M Train, Patti Smith (4.0)
This book really highlights Ms. Smith, the poet and the
adult. I read ‘Just Kids’ about her early times in NYC with Robert Maplethorpe.
As with that book, Ms. Smith comes across as very approachable for someone so
famous. In this book she outlines her daily activities – which often include a
walk across the street to the neighborhood café for coffee, toast and hours of
jotting in her notebook – and her various travels before and after Hurricane
Sandy devastated her city and coastline. She is definitely an observer and recorder
of life.

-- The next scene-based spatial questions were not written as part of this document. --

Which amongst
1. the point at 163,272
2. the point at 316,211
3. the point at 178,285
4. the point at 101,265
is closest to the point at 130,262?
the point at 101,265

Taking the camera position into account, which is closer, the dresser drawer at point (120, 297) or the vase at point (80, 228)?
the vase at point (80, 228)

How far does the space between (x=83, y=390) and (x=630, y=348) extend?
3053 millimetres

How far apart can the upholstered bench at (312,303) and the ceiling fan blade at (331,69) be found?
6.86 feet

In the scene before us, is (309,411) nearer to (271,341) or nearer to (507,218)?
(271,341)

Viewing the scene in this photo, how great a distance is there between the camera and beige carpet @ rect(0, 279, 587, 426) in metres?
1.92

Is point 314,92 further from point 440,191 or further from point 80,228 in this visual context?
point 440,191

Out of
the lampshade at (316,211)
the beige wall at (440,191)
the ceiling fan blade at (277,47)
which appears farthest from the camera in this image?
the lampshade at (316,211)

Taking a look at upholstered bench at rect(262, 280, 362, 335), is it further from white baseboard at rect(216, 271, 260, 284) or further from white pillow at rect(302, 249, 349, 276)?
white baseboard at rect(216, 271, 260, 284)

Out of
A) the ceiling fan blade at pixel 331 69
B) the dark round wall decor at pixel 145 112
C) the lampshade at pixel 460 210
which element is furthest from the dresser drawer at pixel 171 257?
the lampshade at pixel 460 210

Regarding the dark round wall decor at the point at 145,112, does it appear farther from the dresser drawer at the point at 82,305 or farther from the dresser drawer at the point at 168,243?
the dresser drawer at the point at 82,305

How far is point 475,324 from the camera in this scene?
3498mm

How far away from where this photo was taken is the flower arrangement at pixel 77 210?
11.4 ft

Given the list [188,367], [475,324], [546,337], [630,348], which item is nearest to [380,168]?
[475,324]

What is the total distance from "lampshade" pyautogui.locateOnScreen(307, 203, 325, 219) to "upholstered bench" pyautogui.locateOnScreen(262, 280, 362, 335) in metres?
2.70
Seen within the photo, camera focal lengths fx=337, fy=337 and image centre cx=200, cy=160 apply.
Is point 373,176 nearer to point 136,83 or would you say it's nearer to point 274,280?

Each of the small stories she has chose to outline here is about a
place, a person and a devotion of hers. In one case, she goes to a prison in
South America to get pebbles to bring to the writer, Jean Genet, who aspired to
be in that prison and was too old to visit it himself. The book is also filled with
simple photos taken by her various Polaroid cameras. The photos vary from Frida
Kahlo’s bed to a favorite book to Virginia Wolf’s walking stick. She gives small details of her husband, his
early death and their children. I found I was hoping for more of that insight –
such as: why does she spend holidays alone with her cats? Anyone interested in
a soulful artist’s simple stories of unique travel colored by the bohemian side
of New York City will enjoy this book.